→ What is asked
1. In the forum thread about the February meeting, retype the passage that begins at the words "# February Meeting" and stops after the words "the next meeting.".
2. According to the forum thread about the February meeting, when are the meetings held?
3. Carry on the forum thread about the February meeting from its last post.

→ Supplied passage
-- Start --

# February Meeting



## mxd (18/2/10)

Hi Guys,

As I wont to come along and join up I was wondering when the feb meeting will be, the website still mentions Nov as the next meeting.

cheers
Matt


----------



## Supra-Jim (18/2/10)

mxd,

meetings are the last wednesday of each month (except Jan when there isn't one). So that owuld make it next wednesday the 24th of Feb.

See you there!

Cheers SJ


----------



## mxd (18/2/10)

Oh, 24th Feb that's the wife's birthday, she won't mind much


----------



## Fourstar (18/2/10)

Next wednesday! All paid up and signed up yesterday @ BJCP! Whoop Whoop! :icon_chickcheers:


----------



## Supra-Jim (18/2/10)

mxd said:


> Oh, 24th Feb that's the wife's birthday, she won't mind much



It's all in the spin mxd. Tell you've organised a lovely evening of peace and quite, then duck!!!

Cheers SJ


----------



## mxd (18/2/10)

Supra-Jim said:


> It's all in the spin mxd. Tell you've organised a lovely evening of peace and quite, then duck!!!
> 
> Cheers SJ



your right it's a family night, can put the kids in they cay and then drop me off and pick me up


----------



## Supra-Jim (18/2/10)

That's the spirit!

Cheers SJ

no excuses now, you better there!

-- End --

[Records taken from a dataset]
-- Start --

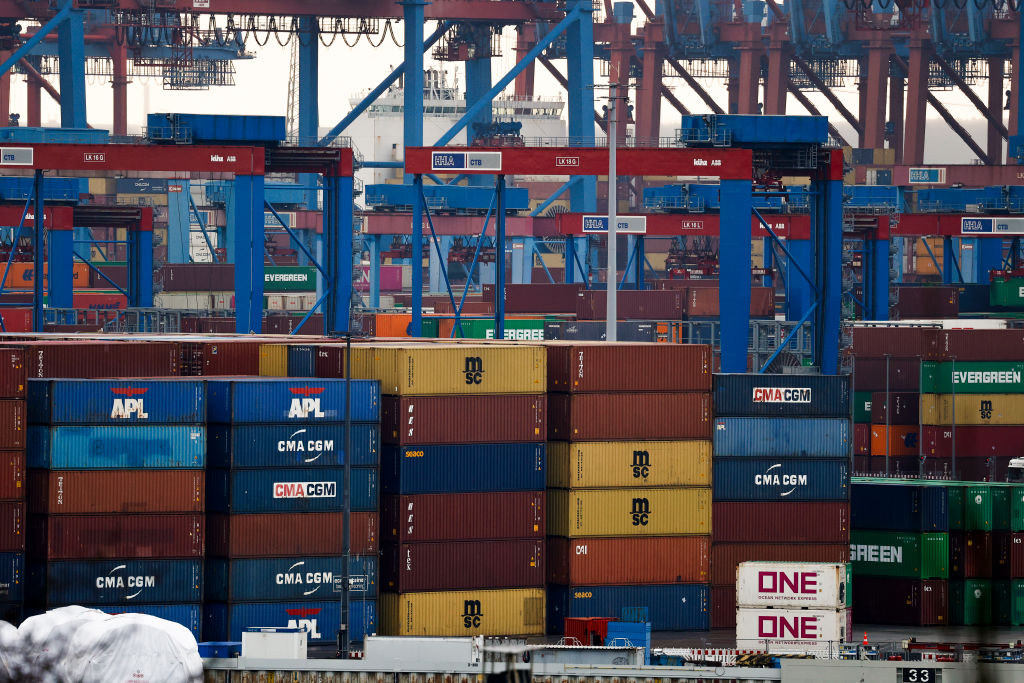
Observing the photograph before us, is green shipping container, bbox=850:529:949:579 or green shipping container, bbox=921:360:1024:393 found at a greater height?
green shipping container, bbox=921:360:1024:393

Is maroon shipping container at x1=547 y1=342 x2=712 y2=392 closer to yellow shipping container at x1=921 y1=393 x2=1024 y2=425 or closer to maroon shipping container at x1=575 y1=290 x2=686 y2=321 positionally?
yellow shipping container at x1=921 y1=393 x2=1024 y2=425

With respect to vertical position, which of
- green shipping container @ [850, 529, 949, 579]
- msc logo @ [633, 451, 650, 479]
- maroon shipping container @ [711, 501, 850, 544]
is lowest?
green shipping container @ [850, 529, 949, 579]

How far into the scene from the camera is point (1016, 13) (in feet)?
447

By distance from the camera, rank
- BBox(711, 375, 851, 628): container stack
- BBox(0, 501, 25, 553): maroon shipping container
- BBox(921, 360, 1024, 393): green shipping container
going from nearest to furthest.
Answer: BBox(0, 501, 25, 553): maroon shipping container, BBox(711, 375, 851, 628): container stack, BBox(921, 360, 1024, 393): green shipping container

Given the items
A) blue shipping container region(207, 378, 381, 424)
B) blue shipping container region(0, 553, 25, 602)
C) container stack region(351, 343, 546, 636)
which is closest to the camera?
blue shipping container region(0, 553, 25, 602)

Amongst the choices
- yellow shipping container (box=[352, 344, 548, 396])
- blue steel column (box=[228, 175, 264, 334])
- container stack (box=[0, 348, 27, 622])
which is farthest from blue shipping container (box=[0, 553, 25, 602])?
blue steel column (box=[228, 175, 264, 334])

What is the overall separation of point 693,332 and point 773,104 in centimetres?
6138

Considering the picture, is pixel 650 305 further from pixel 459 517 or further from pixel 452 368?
pixel 459 517

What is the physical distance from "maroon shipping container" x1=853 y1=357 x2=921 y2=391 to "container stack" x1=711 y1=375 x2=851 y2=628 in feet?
74.6

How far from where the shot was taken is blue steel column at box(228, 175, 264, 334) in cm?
6072

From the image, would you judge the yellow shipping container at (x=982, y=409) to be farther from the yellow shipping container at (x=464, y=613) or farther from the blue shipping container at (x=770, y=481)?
the yellow shipping container at (x=464, y=613)

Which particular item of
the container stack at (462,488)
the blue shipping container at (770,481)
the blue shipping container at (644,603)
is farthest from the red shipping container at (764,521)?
the container stack at (462,488)

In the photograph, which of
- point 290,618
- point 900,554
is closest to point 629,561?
point 290,618

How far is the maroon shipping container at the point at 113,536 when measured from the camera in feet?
114
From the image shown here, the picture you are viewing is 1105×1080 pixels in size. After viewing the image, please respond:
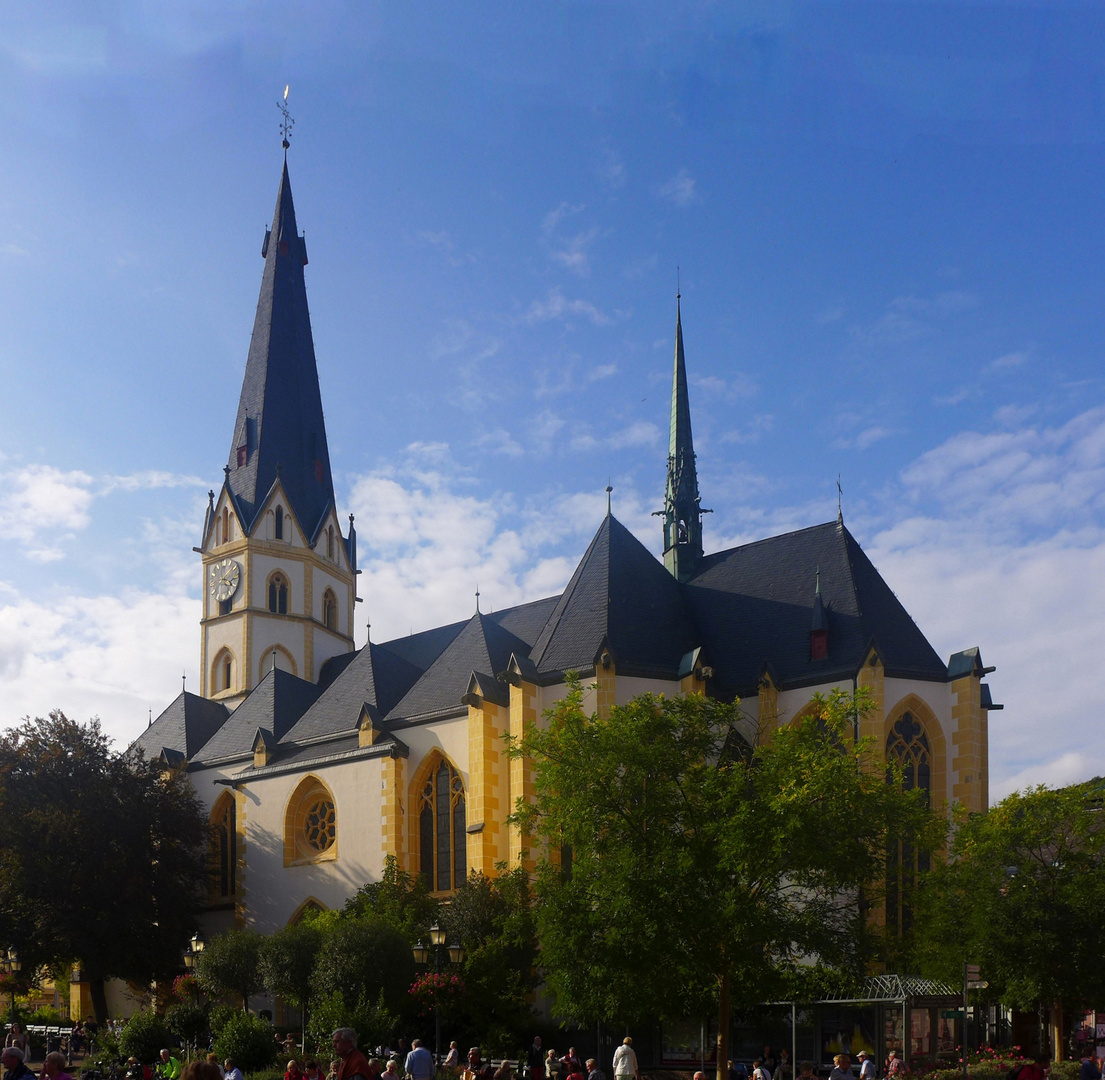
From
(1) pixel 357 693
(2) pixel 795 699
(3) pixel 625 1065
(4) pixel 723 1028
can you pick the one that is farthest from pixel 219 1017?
(2) pixel 795 699

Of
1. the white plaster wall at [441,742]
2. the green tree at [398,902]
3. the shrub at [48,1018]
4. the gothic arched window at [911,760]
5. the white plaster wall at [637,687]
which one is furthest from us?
the shrub at [48,1018]

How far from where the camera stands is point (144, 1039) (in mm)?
28203

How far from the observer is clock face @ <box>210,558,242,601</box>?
54.0 m

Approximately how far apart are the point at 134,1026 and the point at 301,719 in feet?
55.5

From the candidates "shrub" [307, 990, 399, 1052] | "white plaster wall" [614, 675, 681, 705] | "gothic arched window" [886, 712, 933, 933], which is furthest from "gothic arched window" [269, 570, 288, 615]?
"shrub" [307, 990, 399, 1052]

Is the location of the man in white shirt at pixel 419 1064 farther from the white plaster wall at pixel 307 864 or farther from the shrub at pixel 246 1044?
the white plaster wall at pixel 307 864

-- End --

→ Answers for the exercise
1.
# February Meeting



## mxd (18/2/10)

Hi Guys,

As I wont to come along and join up I was wondering when the feb meeting will be, the website still mentions Nov as the next meeting.

2. On the last Wednesday of each month, except January.

3.
----------



## Siborg (25/2/10)

Was cool to meet everyone last night. I'm now a member. 

Hopefully getting into better (AG) brews!


----------



## Andyd (25/2/10)

Welcome aboard Siborg!

There should be a few all grain brew days coming up, so keep your ears peeled to the mailing list for details!

Regards,

Andy


----------



## razz (21/4/10)

I take it the April meeting is next Wednesday? Have not been to a meeting for about 6 months. Anyone know what's on?


----------



## Wolfy (21/4/10)

razz said:


> I take it the April meeting is next Wednesday? Have not been to a meeting for about 6 months. Anyone know what's on?


According to the newsletter: http://melbournebrewers.org/wiki/NewsLetters
April 28 - Club Meeting, Red Ale Judging


----------



## razz (21/4/10)

Thanks Wolfy, are you going?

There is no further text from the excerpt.